• **CHALLENGE 1**:
List every line of the records in the dataset below as a numbered list, leaving out blank lines.
## start PAGE EXCERPT
How LEFT/SUBSTRING would work
LEFT(key1, N) = 'bar'
|
This means the string of first N characters of key1 compares as equal to 'bar'.
The "first N" part is complex to check, so we'll use a weaker condition:
"key1 starts with a string that compares as equal string to 'bar'"
|
This is what LIKE is doing due to LIKE-HAS-WIDER-RANGE.
LIKE's handling of possible unfinished contractions is applicable here.
ycp ok, takeaways of the above:
- We can use like_range() call to construct endpoints.
- We need to take care of cases like SUBSTRING(col, 1, 4)= 'a%_b' and escape the pattern chars. my_like_range() should get (EDIT: jira swallowed backslashes )
my_like_range( ... 'a\%\_b%' ...)
Other review input:
Please also handle LEFT(col, N). It's the same as SUBSTRING(col1, 1, N), right?
Would it be possible to move with_sargable_substr() to be a member of
Item_func_eq instead of Item_bool_func2?
This check is not good:
!strcmp(((Item_func *) args[0])->func_name(), "substr") |
Please add Item_func_substr::functype() and check that.
In Item_bool_func::get_mm_parts(), I see this:
if (with_sargable_substr()) |
sel_arg= get_mm_leaf_for_sargable(this, param, key_part->field, key_part, type, value); |
But then inside get_mm_leaf_for_sargable() there's yet another call to with_sargable_substr():
if (item->with_sargable_substr()) |
res->append("%", 1); |
(and there's also the third call in with_sargable_substr()).
## end PAGE EXCERPT
## start MATERIAL SHOWN
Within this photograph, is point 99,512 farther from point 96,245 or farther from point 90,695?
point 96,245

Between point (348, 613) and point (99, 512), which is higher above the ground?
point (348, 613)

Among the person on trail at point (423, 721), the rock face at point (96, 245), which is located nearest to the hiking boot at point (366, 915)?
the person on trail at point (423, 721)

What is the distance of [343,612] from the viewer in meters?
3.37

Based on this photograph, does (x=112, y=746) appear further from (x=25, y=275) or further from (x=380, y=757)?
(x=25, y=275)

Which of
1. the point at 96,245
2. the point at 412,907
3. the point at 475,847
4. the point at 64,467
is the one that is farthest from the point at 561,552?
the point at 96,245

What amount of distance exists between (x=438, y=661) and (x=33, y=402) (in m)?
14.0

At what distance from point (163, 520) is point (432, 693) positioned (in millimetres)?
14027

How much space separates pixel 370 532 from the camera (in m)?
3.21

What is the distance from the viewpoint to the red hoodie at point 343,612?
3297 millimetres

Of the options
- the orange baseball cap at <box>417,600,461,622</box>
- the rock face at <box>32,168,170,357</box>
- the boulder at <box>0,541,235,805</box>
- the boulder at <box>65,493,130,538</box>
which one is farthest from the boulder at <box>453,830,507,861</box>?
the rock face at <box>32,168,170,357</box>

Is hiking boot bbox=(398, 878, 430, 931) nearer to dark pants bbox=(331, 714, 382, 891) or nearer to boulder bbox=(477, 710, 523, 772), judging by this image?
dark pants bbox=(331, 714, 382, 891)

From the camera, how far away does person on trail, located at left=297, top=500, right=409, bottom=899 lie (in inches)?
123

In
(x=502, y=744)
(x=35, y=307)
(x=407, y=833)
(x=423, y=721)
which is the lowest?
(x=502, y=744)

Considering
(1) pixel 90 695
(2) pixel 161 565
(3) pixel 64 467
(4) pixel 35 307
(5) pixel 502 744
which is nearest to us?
## end MATERIAL SHOWN
• **CHALLENGE 2**:
For each statement, answer yes or no according to the review notes on LEFT/SUBSTRING, and quote the exact words that decide it. (a) The reviewer asks for LEFT(col, N) to be handled as well. (b) The reviewer considers the strcmp check on func_name() acceptable. (c) The notes say with_sargable_substr() is called only once.

• **FINAL RESULT 1**:
1. Within this photograph, is point 99,512 farther from point 96,245 or farther from point 90,695?
2. point 96,245
3. Between point (348, 613) and point (99, 512), which is higher above the ground?
4. point (348, 613)
5. Among the person on trail at point (423, 721), the rock face at point (96, 245), which is located nearest to the hiking boot at point (366, 915)?
6. the person on trail at point (423, 721)
7. What is the distance of [343,612] from the viewer in meters?
8. 3.37
9. Based on this photograph, does (x=112, y=746) appear further from (x=25, y=275) or further from (x=380, y=757)?
10. (x=25, y=275)
11. Which of
12. 1. the point at 96,245
13. 2. the point at 412,907
14. 3. the point at 475,847
15. 4. the point at 64,467
16. is the one that is farthest from the point at 561,552?
17. the point at 96,245
18. What amount of distance exists between (x=438, y=661) and (x=33, y=402) (in m)?
19. 14.0
20. At what distance from point (163, 520) is point (432, 693) positioned (in millimetres)?
21. 14027
22. How much space separates pixel 370 532 from the camera (in m)?
23. 3.21
24. What is the distance from the viewpoint to the red hoodie at point 343,612?
25. 3297 millimetres
26. Of the options
27. - the orange baseball cap at <box>417,600,461,622</box>
28. - the rock face at <box>32,168,170,357</box>
29. - the boulder at <box>0,541,235,805</box>
30. - the boulder at <box>65,493,130,538</box>
31. which one is farthest from the boulder at <box>453,830,507,861</box>?
32. the rock face at <box>32,168,170,357</box>
33. Is hiking boot bbox=(398, 878, 430, 931) nearer to dark pants bbox=(331, 714, 382, 891) or nearer to boulder bbox=(477, 710, 523, 772), judging by this image?
34. dark pants bbox=(331, 714, 382, 891)
35. From the camera, how far away does person on trail, located at left=297, top=500, right=409, bottom=899 lie (in inches)?
36. 123
37. In
38. (x=502, y=744)
39. (x=35, y=307)
40. (x=407, y=833)
41. (x=423, y=721)
42. which is the lowest?
43. (x=502, y=744)
44. Considering
45. (1) pixel 90 695
46. (2) pixel 161 565
47. (3) pixel 64 467
48. (4) pixel 35 307
49. (5) pixel 502 744
50. which is nearest to us?

• **FINAL RESULT 2**:
(a) Yes: "Please also handle LEFT(col, N)."
(b) No: "This check is not good:"
(c) No: "(and there's also the third call in with_sargable_substr())."